**Set task**
Please write out the complete listing that follows, exactly as it reads.

**Lines of data**
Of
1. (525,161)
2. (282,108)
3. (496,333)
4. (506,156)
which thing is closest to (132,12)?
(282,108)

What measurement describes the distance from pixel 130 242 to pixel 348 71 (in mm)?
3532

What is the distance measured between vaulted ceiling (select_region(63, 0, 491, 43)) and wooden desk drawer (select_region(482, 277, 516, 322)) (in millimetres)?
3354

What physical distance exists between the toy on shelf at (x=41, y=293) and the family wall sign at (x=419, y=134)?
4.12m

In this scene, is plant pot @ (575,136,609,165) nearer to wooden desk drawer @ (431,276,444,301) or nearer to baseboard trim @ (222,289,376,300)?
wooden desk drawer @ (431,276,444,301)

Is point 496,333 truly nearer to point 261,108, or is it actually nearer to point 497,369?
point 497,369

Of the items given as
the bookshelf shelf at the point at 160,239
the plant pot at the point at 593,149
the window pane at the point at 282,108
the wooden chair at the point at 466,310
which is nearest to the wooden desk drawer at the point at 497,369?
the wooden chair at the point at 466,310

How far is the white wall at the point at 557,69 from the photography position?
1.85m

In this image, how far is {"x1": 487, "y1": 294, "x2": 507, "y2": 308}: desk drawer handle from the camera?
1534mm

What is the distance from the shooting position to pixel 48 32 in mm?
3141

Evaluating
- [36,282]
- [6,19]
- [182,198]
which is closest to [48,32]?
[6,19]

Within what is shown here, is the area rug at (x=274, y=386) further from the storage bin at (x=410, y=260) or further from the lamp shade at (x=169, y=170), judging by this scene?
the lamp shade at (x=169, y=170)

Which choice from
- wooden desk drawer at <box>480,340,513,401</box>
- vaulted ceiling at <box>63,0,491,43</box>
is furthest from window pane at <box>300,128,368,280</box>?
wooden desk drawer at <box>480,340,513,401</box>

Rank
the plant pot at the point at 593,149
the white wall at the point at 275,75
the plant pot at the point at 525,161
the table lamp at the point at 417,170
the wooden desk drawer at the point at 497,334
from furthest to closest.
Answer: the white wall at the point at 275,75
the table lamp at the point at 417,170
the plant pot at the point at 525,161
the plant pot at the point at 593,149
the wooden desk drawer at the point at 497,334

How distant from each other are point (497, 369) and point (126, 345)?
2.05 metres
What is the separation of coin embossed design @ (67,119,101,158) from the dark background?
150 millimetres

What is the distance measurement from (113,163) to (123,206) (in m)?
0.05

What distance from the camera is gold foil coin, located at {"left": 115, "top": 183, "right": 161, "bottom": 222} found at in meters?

**Result for this task**
Of
1. (525,161)
2. (282,108)
3. (496,333)
4. (506,156)
which thing is closest to (132,12)?
(282,108)

What measurement describes the distance from pixel 130 242 to pixel 348 71 (in mm)?
3532

What is the distance measured between vaulted ceiling (select_region(63, 0, 491, 43)) and wooden desk drawer (select_region(482, 277, 516, 322)) (in millimetres)?
3354

What physical distance exists between the toy on shelf at (x=41, y=293) and the family wall sign at (x=419, y=134)?
4.12m

In this scene, is plant pot @ (575,136,609,165) nearer to wooden desk drawer @ (431,276,444,301) or nearer to baseboard trim @ (222,289,376,300)?
wooden desk drawer @ (431,276,444,301)

Is point 496,333 truly nearer to point 261,108, or is it actually nearer to point 497,369?
point 497,369

Of the items given as
the bookshelf shelf at the point at 160,239
the plant pot at the point at 593,149
the window pane at the point at 282,108
the wooden chair at the point at 466,310
which is nearest to the wooden desk drawer at the point at 497,369?
the wooden chair at the point at 466,310

How far is the white wall at the point at 557,69 from the photography position?
1.85m

In this image, how far is {"x1": 487, "y1": 294, "x2": 507, "y2": 308}: desk drawer handle from the camera?
1534mm

What is the distance from the shooting position to pixel 48 32 in mm?
3141

Evaluating
- [36,282]
- [6,19]
- [182,198]
which is closest to [48,32]?
[6,19]

Within what is shown here, is the area rug at (x=274, y=386) further from the storage bin at (x=410, y=260) or further from the lamp shade at (x=169, y=170), judging by this scene?
the lamp shade at (x=169, y=170)

Which choice from
- wooden desk drawer at <box>480,340,513,401</box>
- vaulted ceiling at <box>63,0,491,43</box>
is furthest from window pane at <box>300,128,368,280</box>?
wooden desk drawer at <box>480,340,513,401</box>

Rank
the plant pot at the point at 593,149
the white wall at the point at 275,75
the plant pot at the point at 525,161
the table lamp at the point at 417,170
the wooden desk drawer at the point at 497,334
from furthest to closest.
Answer: the white wall at the point at 275,75
the table lamp at the point at 417,170
the plant pot at the point at 525,161
the plant pot at the point at 593,149
the wooden desk drawer at the point at 497,334

How distant from each other are point (497, 369) and point (126, 345)?
2.05 metres
What is the separation of coin embossed design @ (67,119,101,158) from the dark background?
150 millimetres

What is the distance measurement from (113,163) to (123,206) (in m)?
0.05

What distance from the camera is gold foil coin, located at {"left": 115, "top": 183, "right": 161, "bottom": 222} found at in meters?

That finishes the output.